EXERCISE OBJECTIVE
In the copy, include every entry exactly but none of its images.

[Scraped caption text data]
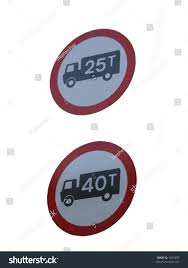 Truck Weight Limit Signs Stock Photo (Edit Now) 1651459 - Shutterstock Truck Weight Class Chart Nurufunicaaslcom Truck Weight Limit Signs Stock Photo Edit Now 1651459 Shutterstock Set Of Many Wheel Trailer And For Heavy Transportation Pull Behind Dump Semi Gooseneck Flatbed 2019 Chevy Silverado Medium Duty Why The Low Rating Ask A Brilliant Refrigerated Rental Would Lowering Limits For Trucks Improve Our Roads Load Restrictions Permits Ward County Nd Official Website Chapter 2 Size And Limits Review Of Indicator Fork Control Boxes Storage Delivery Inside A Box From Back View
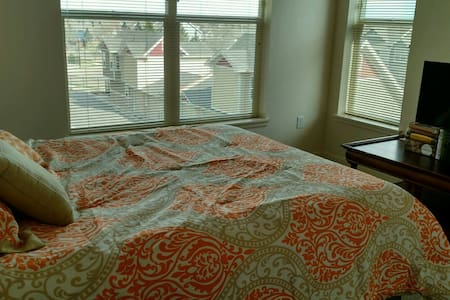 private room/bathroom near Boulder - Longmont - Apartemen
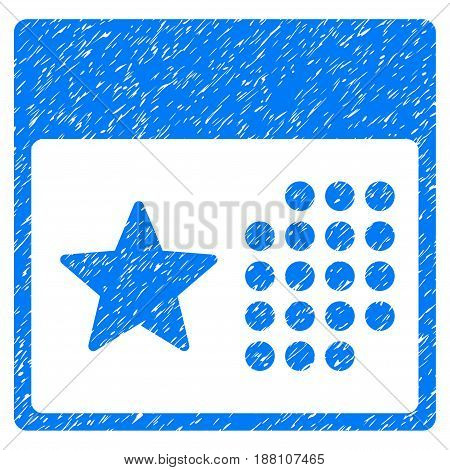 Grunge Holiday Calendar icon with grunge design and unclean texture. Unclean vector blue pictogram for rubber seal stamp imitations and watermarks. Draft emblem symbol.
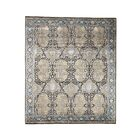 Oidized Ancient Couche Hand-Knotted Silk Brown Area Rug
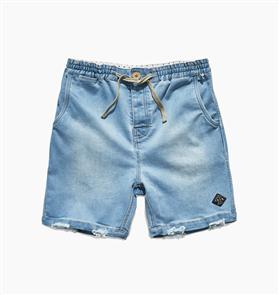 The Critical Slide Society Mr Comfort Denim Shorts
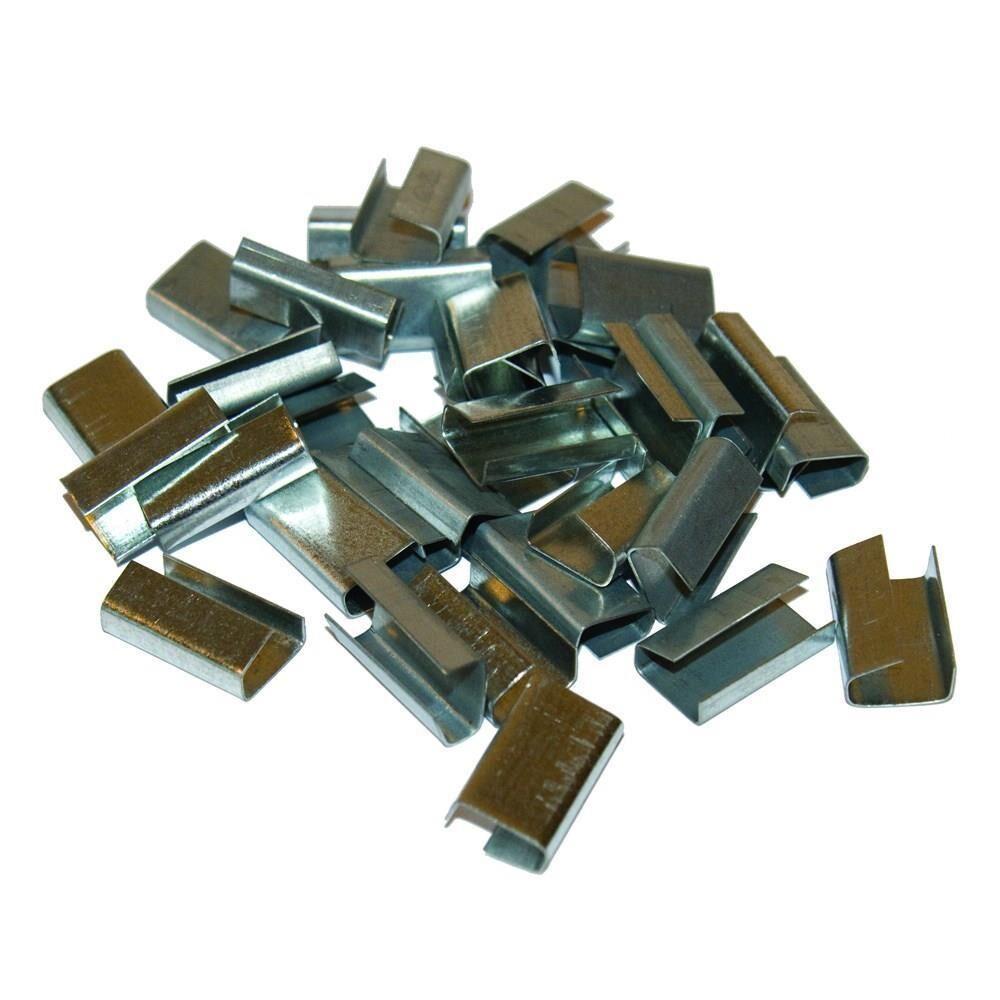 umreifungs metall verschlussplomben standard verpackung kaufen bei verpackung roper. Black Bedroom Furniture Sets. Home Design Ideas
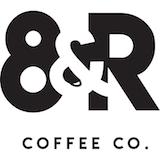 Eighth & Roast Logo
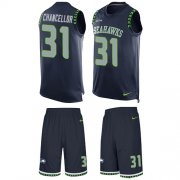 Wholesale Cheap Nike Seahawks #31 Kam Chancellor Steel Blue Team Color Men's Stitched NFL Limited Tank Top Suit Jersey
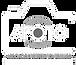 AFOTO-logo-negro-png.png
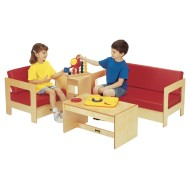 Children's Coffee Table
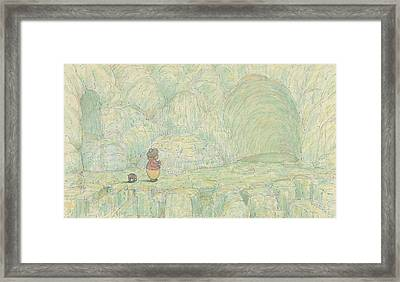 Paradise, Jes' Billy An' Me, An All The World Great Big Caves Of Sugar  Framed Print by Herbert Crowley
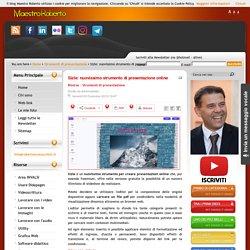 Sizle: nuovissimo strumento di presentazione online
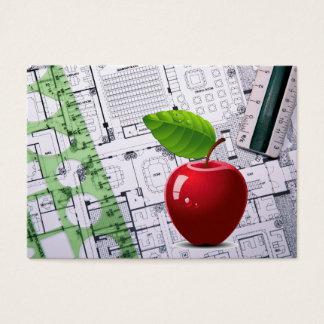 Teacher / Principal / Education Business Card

TASK RESPONSE
 Truck Weight Limit Signs Stock Photo (Edit Now) 1651459 - Shutterstock Truck Weight Class Chart Nurufunicaaslcom Truck Weight Limit Signs Stock Photo Edit Now 1651459 Shutterstock Set Of Many Wheel Trailer And For Heavy Transportation Pull Behind Dump Semi Gooseneck Flatbed 2019 Chevy Silverado Medium Duty Why The Low Rating Ask A Brilliant Refrigerated Rental Would Lowering Limits For Trucks Improve Our Roads Load Restrictions Permits Ward County Nd Official Website Chapter 2 Size And Limits Review Of Indicator Fork Control Boxes Storage Delivery Inside A Box From Back View
 private room/bathroom near Boulder - Longmont - Apartemen
 Grunge Holiday Calendar icon with grunge design and unclean texture. Unclean vector blue pictogram for rubber seal stamp imitations and watermarks. Draft emblem symbol.
 Oidized Ancient Couche Hand-Knotted Silk Brown Area Rug
 The Critical Slide Society Mr Comfort Denim Shorts
 umreifungs metall verschlussplomben standard verpackung kaufen bei verpackung roper. Black Bedroom Furniture Sets. Home Design Ideas
 Eighth & Roast Logo
 Wholesale Cheap Nike Seahawks #31 Kam Chancellor Steel Blue Team Color Men's Stitched NFL Limited Tank Top Suit Jersey
 AFOTO-logo-negro-png.png
 Children's Coffee Table
 Paradise, Jes' Billy An' Me, An All The World Great Big Caves Of Sugar  Framed Print by Herbert Crowley
 Sizle: nuovissimo strumento di presentazione online
 Teacher / Principal / Education Business Card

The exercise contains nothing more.